PROVIDED TEXT
-=-=-=-=-
This week was the first of three in which Amtrak will make all of its remaining long distance trains outside of Auto Train triweekly. The criteria the company has in place will set these trains to miss the intended targets by June 30—and therefore fail. The horrendous online booking scheme says it all.
Everyone has to deal with the fact that Amtrak's current management simply doesn't care about the long distance system because There are severed connections all over the place among other things.
Even at previous low points, Amtrak at least kept portions of certain long distance routes daily before breaking them into less than daily segments. Consider these examples:
- Crescent daily to Atlanta
- Empire Builder daily to St. Paul
- Texas Eagle daily to St. Louis
- Some type of daily service between Chicago and Salt Lake City
· Amtrak was caught being dishonest about Florida, and this graph put together by RPA (fka NARP) and retweeted by All Aboard Ohio demonstrates just how much management is willing to sacrifice other parts of the country for its beloved Northeast Corridor.
-=-=-=-=-
RAW DATA
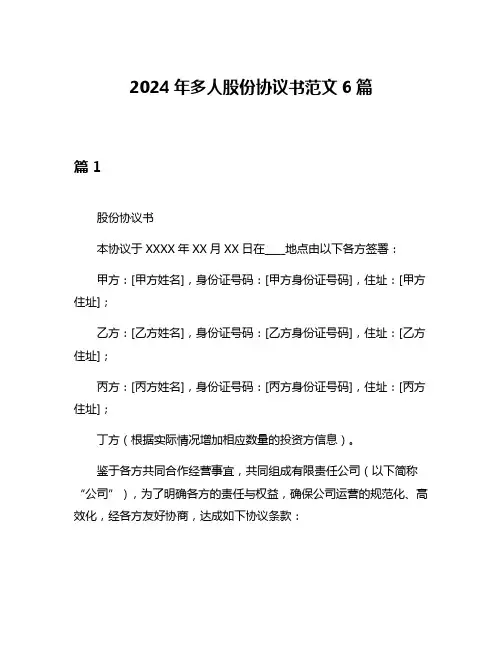 2024年多人股份协议书范文6篇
-=-=-=-=-
EXERCISE 1
Answer from the Amtrak text:
(a) Which train is left out of the change to triweekly service?
(b) By what date are these trains set to miss their targets?
(c) Which group retweeted the graph?
EXERCISE 2
Copy the part of the Amtrak text starting with "This week was" and going on through "among other things.".
EXERCISE 3
Carry on the Amtrak text from its last sentence.
The material after the Amtrak text is separate from it.

WRITTEN REPLY 1
(a) Auto Train
(b) June 30
(c) All Aboard Ohio

WRITTEN REPLY 2
This week was the first of three in which Amtrak will make all of its remaining long distance trains outside of Auto Train triweekly. The criteria the company has in place will set these trains to miss the intended targets by June 30—and therefore fail. The horrendous online booking scheme says it all.
Everyone has to deal with the fact that Amtrak's current management simply doesn't care about the long distance system because There are severed connections all over the place among other things.

WRITTEN REPLY 3
The rail community has to be very weary of Amtrak management’s pledge of these cuts being “temporary.” History is an indicator:
- George Warrington was supposed to be a temporary president, but the Amtrak Board selected him over Andrew Selden in 1998. The result was Warrington nearly bankrupting the company after he bet the farm on Acela Express
- Joseph Boardman was supposed to be a temporary president after the 2008 presidential election, but the Board removed the “temporary” tag at the beginning of 2010. Amtrak stagnated because the expansions that took place were done by the states, not Amtrak itself. The company didn’t show any interest in proactively operating any new routes—its interest was in trying to keep well-established HSR operators out of the country and trying to prevent its commuter competitors from entering the intercity market (the Tea Party wave made the former possible and Congress’s inaction was responsible for the latter)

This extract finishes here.